- Teks Sumber
--

Surau.co. Di tengah era informasi tanpa batas, kita sering merasa tahu segalanya. Hanya dengan menonton satu video dakwah, membaca satu utas media sosial, atau menonton potongan ceramah tiga menit, seseorang bisa langsung merasa paham agama. Namun, dari sinilah muncul bahaya halus: ilusi pengetahuan. Banyak orang merasa “sudah cukup tahu”, padahal sebenarnya baru menguasai kulit luar.
Fenomena ini bukan hal baru. Sejak berabad-abad lalu, para ulama mengingatkan bahaya belajar tanpa adab. Dalam kitab klasik Risālatul Mu‘āwanah, Habib Abdullah bin Alawi al-Haddad menulis dengan nada lembut tapi tajam:
«وَعَلَيْكَ بِتَعَلُّمِ مَا يَجِبُ عَلَيْكَ مِنْ عِلْمِ الدِّينِ، فَإِنَّ الْعِلْمَ نُورٌ يَهْدِي إِلَى الْحَقِّ وَيَدُلُّ عَلَى الصَّوَابِ»
“Wajib bagimu mempelajari ilmu yang menjadi kewajibanmu dalam agama, karena ilmu adalah cahaya yang menunjuki kepada kebenaran dan menunjukkan jalan yang benar.”

--

- Tugas dan Latihan
A - Jawablah pertanyaan berikut berdasarkan teks tentang ilusi pengetahuan.
(i) Apa nama bahaya halus yang muncul ketika seseorang langsung merasa paham agama hanya dari satu video dakwah atau potongan ceramah?
(ii) Dari kitab klasik apa kutipan dalam teks diambil, dan siapa penulisnya?
(iii) Dalam terjemahan kutipan tersebut, ilmu diibaratkan sebagai apa?
B - Lanjutkan teks tentang ilusi pengetahuan, mulai dari kalimat sesudah terjemahan kutipan al-Haddad.

- Cuplikan Data
--

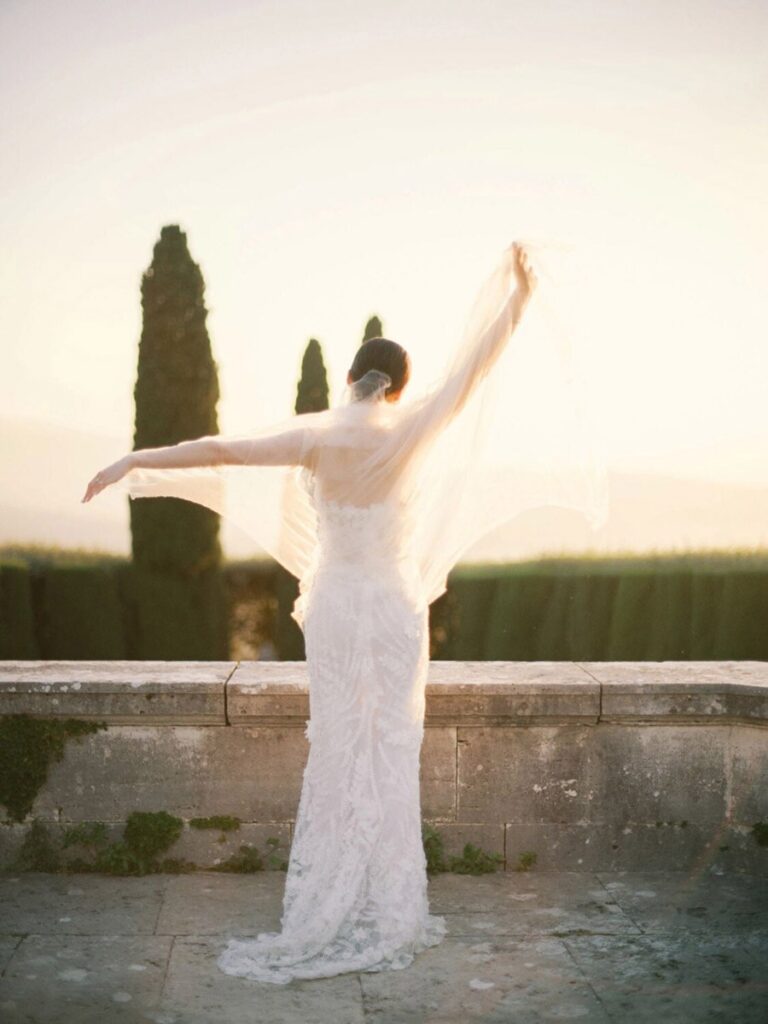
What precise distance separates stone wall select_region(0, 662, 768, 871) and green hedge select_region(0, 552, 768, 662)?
21.4 ft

--

- Jawaban per Tugas
A -
(i) Ilusi pengetahuan.
(ii) Dari kitab Risālatul Mu‘āwanah, karya Habib Abdullah bin Alawi al-Haddad.
(iii) Sebagai cahaya yang menunjuki kepada kebenaran dan menunjukkan jalan yang benar.

B -
Habib al-Haddad mengingatkan, belajar bukan tentang banyaknya informasi yang dikumpulkan, melainkan tentang mencari cahaya yang menuntun hati menuju kebenaran. Ilmu sejati bukanlah yang membuat seseorang semakin sombong, tetapi yang justru menambah rendah hati. Karena itu, “ngaji ilmu biar nggak sok tahu” bukan sekadar ungkapan sederhana, melainkan pesan mendalam agar kita belajar dengan hati yang tunduk, bukan kepala yang tinggi.
Menundukkan Hati Sebelum Menundukkan Kepala
Banyak orang mengejar gelar atau status keilmuan, tetapi lupa bahwa etika belajar dimulai dari sikap batin. Dalam tradisi pesantren, murid diajarkan untuk “ngalap berkah” dari guru, bukan hanya menyalin ilmu dari buku. Ini bukan soal mistik, melainkan adab: penghormatan kepada sumber ilmu sebagai jalan menjaga keikhlasan.
Habib al-Haddad berkata:
«إِنَّ الْعِلْمَ لَا يَنْتَفِعُ بِهِ صَاحِبُهُ حَتَّى يَعْمَلَ بِهِ، وَيُرِيدَ بِهِ وَجْهَ اللهِ تَعَالَى»
“Seseorang tidak akan memperoleh manfaat dari ilmunya hingga ia mengamalkannya dan mengharap wajah Allah semata.”
Kalimat itu menampar halus kesadaran kita. Berapa banyak orang yang belajar hanya untuk menang debat di kolom komentar? Berapa banyak yang membaca kitab, tapi bukan untuk mengamalkan, melainkan untuk membuktikan diri paling benar? Padahal Rasulullah ﷺ bersabda:
«مَنْ تَعَلَّمَ الْعِلْمَ لِيُمَارِيَ بِهِ السُّفَهَاءَ، أَوْ يُبَاهِيَ بِهِ الْعُلَمَاءَ، أَوْ يَصْرِفَ بِهِ وُجُوهَ النَّاسِ إِلَيْهِ، أَدْخَلَهُ اللهُ النَّارَ»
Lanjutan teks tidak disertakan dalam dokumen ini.